ASSIGNMENT –
Locate the line that contains "order: Artiodactyla". Retype it and every line after it to the end of the records, exactly, but not the pictures.

Segment Start: DATASET CONTENT

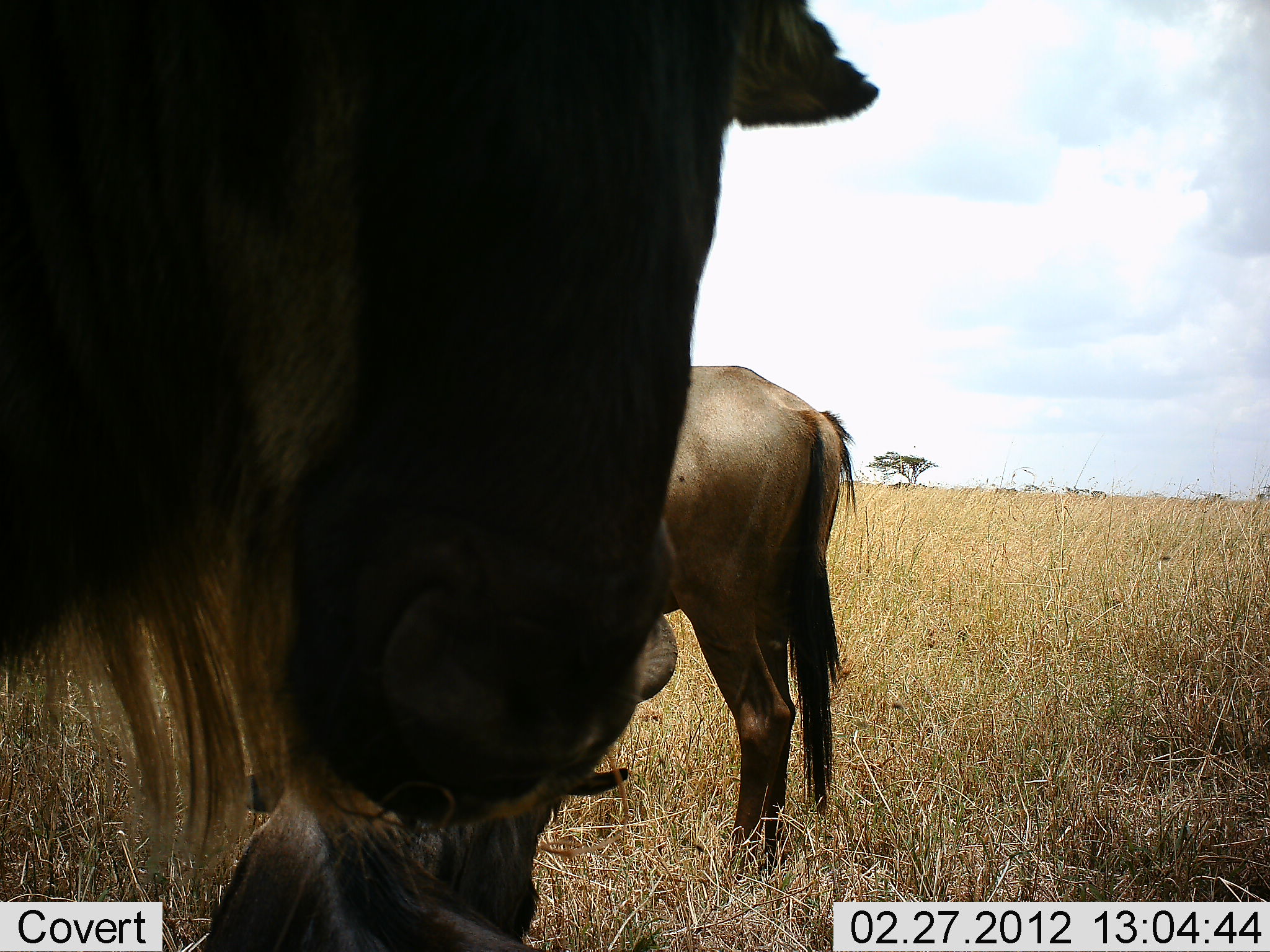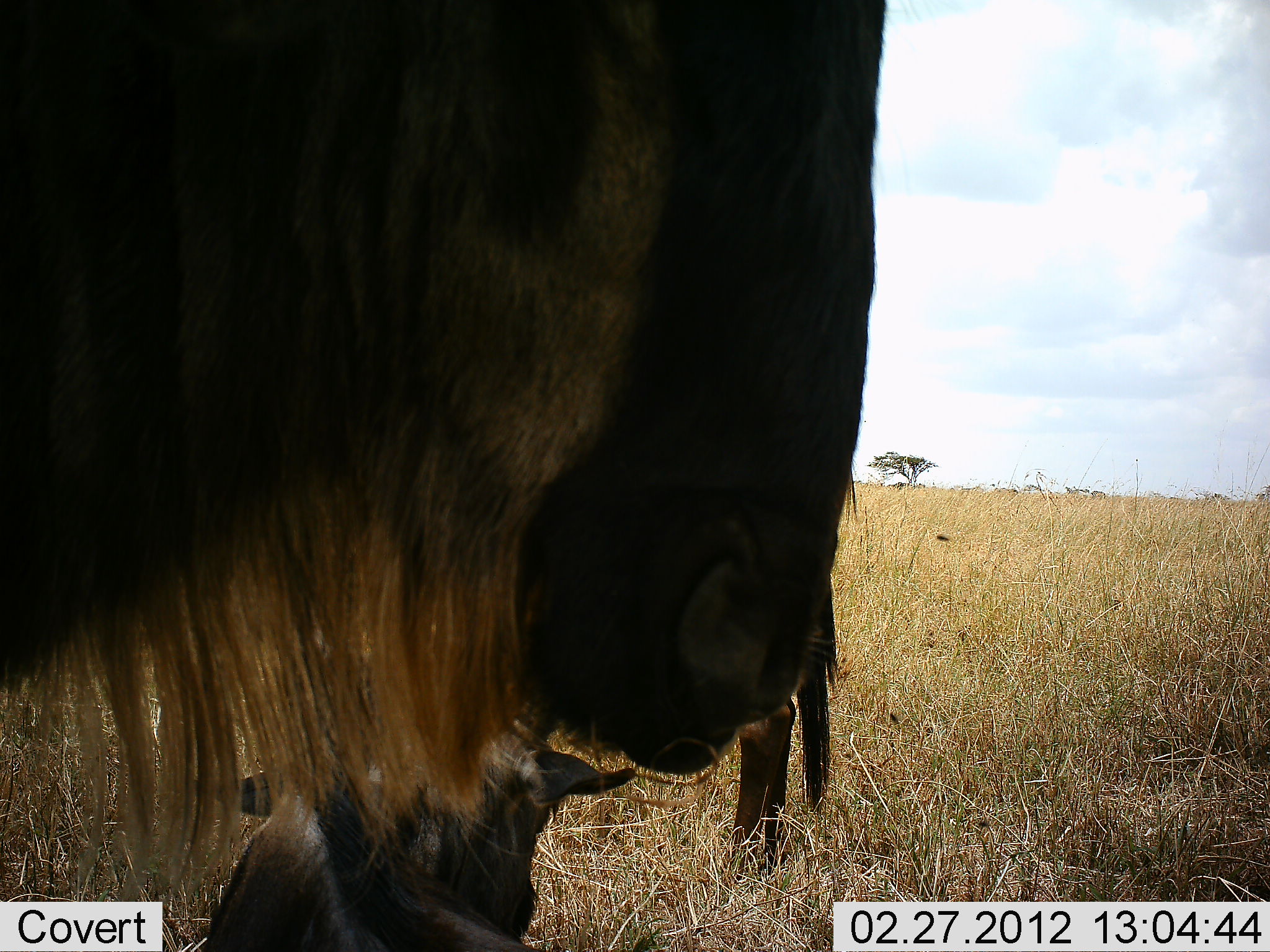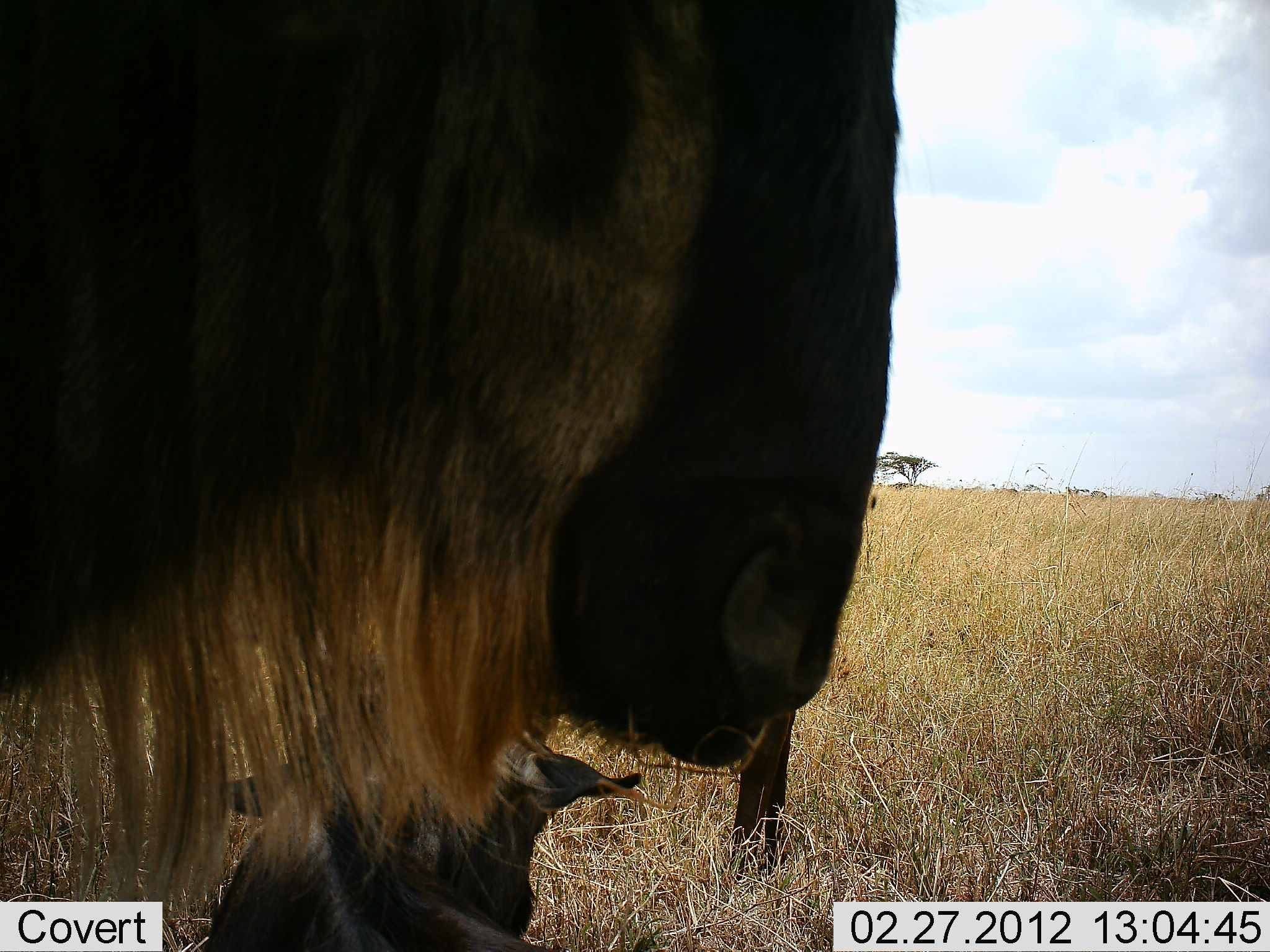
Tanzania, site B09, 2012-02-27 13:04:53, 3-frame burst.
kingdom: Animalia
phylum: Chordata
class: Mammalia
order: Artiodactyla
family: Bovidae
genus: Connochaetes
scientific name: Connochaetes taurinus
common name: blue wildebeest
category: wildebeest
Wildebeest (blue wildebeest) (Connochaetes taurinus), count 3. Behavior (volunteer vote fractions): standing 100%, resting 70%, moving 4%, interacting 4%. Young present (vote fraction): 17%. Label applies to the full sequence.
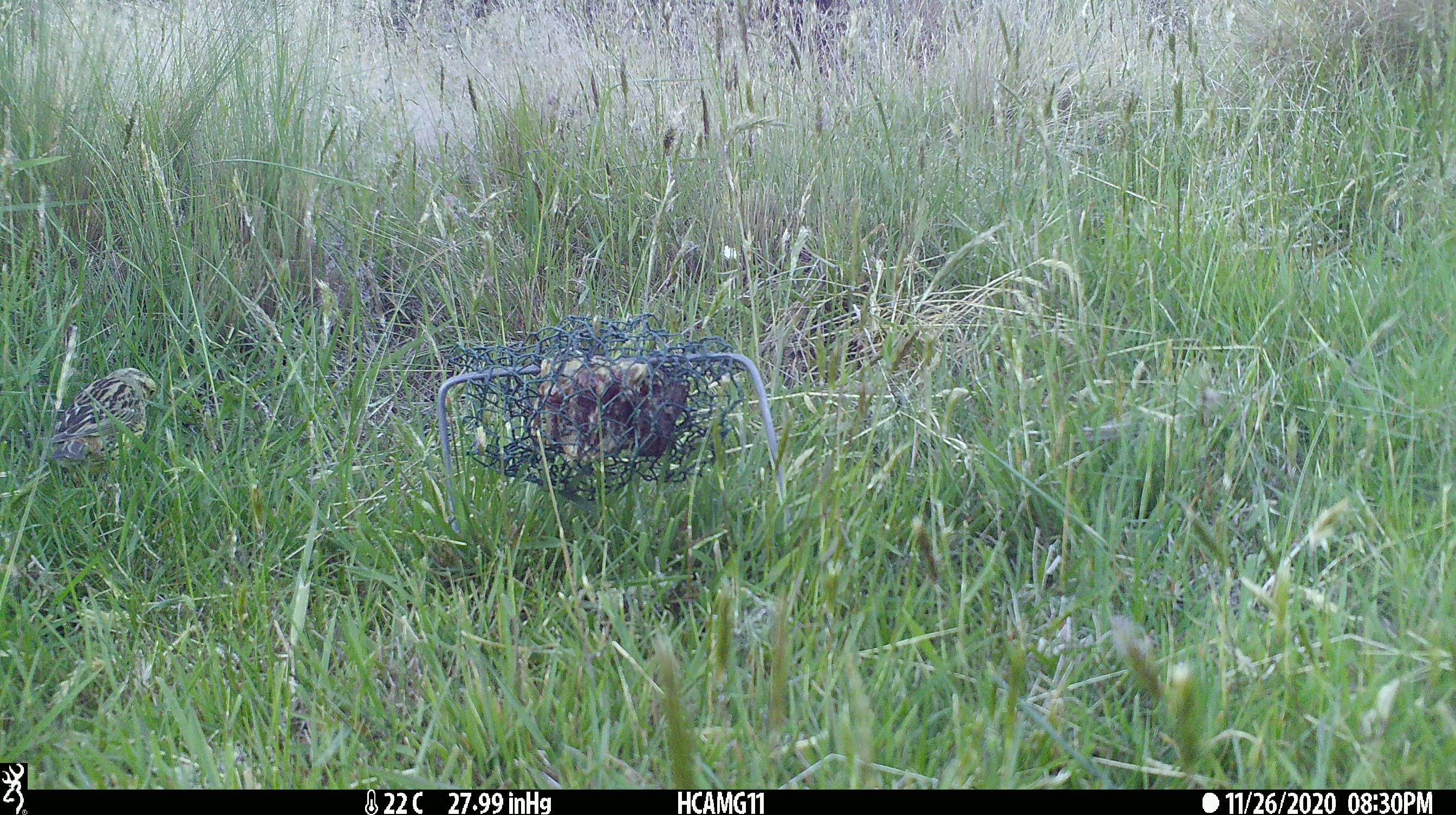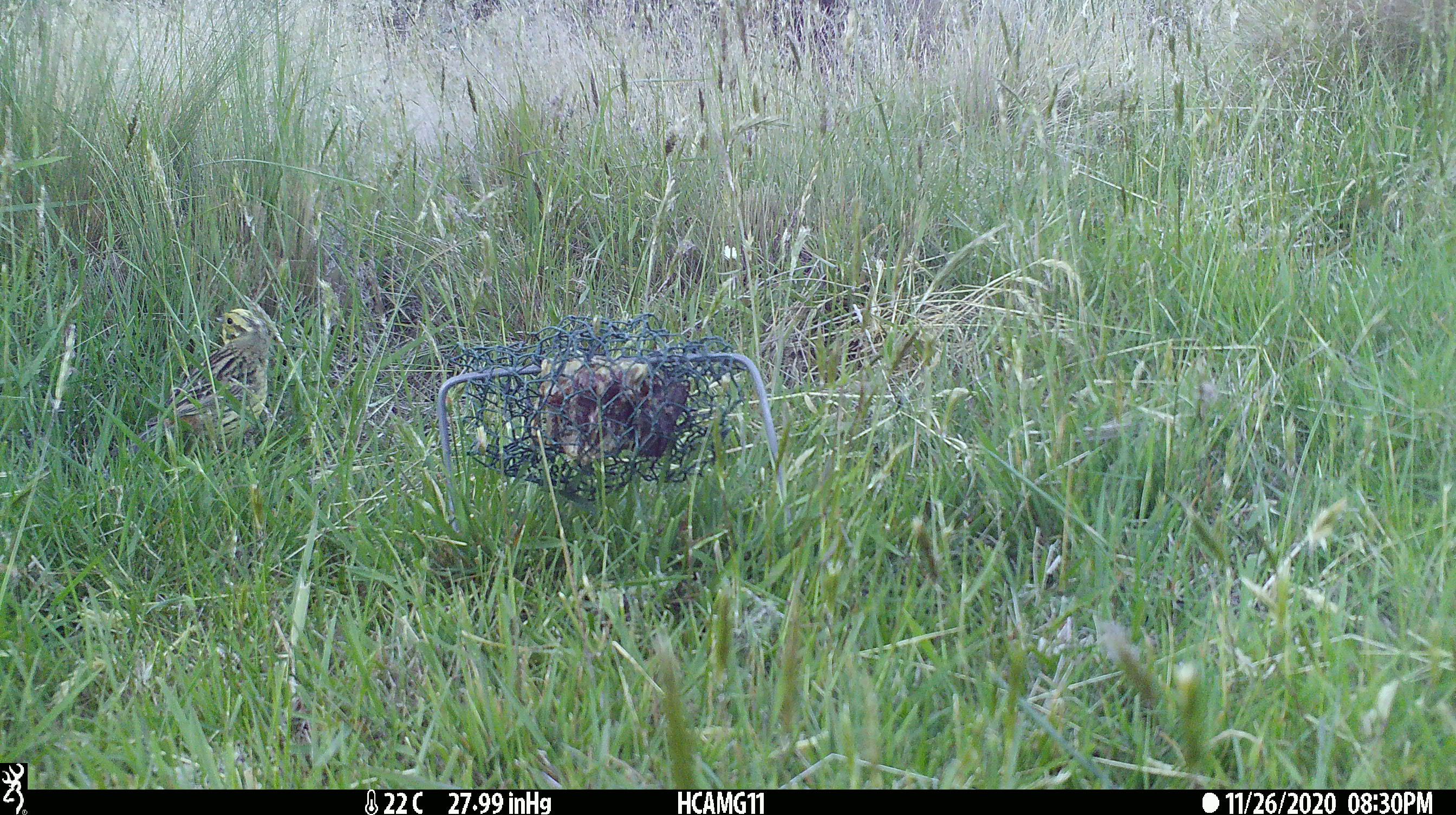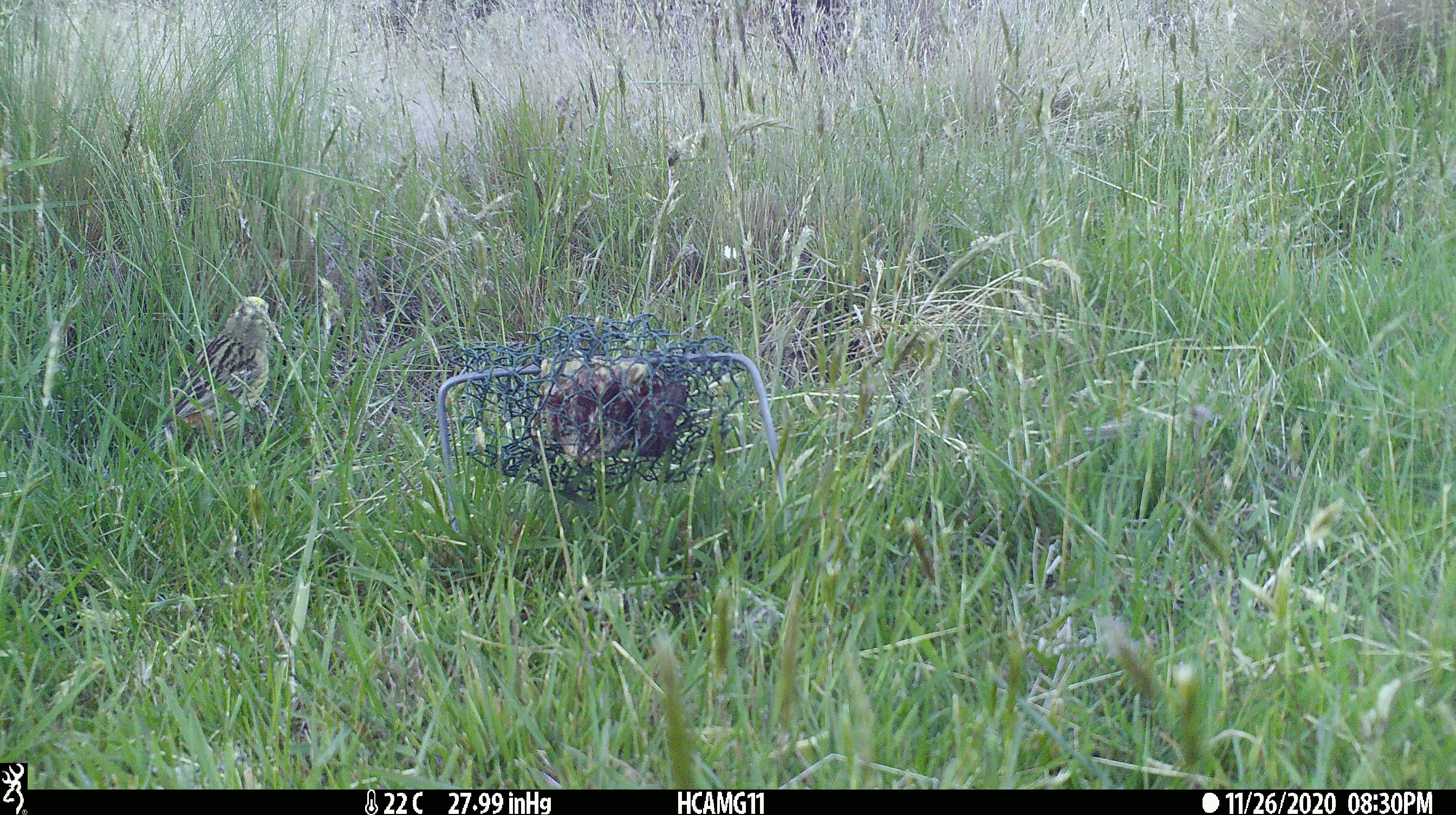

Segment End: DATASET CONTENT

ANSWER BOX –
order: Artiodactyla
family: Bovidae
genus: Connochaetes
scientific name: Connochaetes taurinus
common name: blue wildebeest
category: wildebeest
Wildebeest (blue wildebeest) (Connochaetes taurinus), count 3. Behavior (volunteer vote fractions): standing 100%, resting 70%, moving 4%, interacting 4%. Young present (vote fraction): 17%. Label applies to the full sequence.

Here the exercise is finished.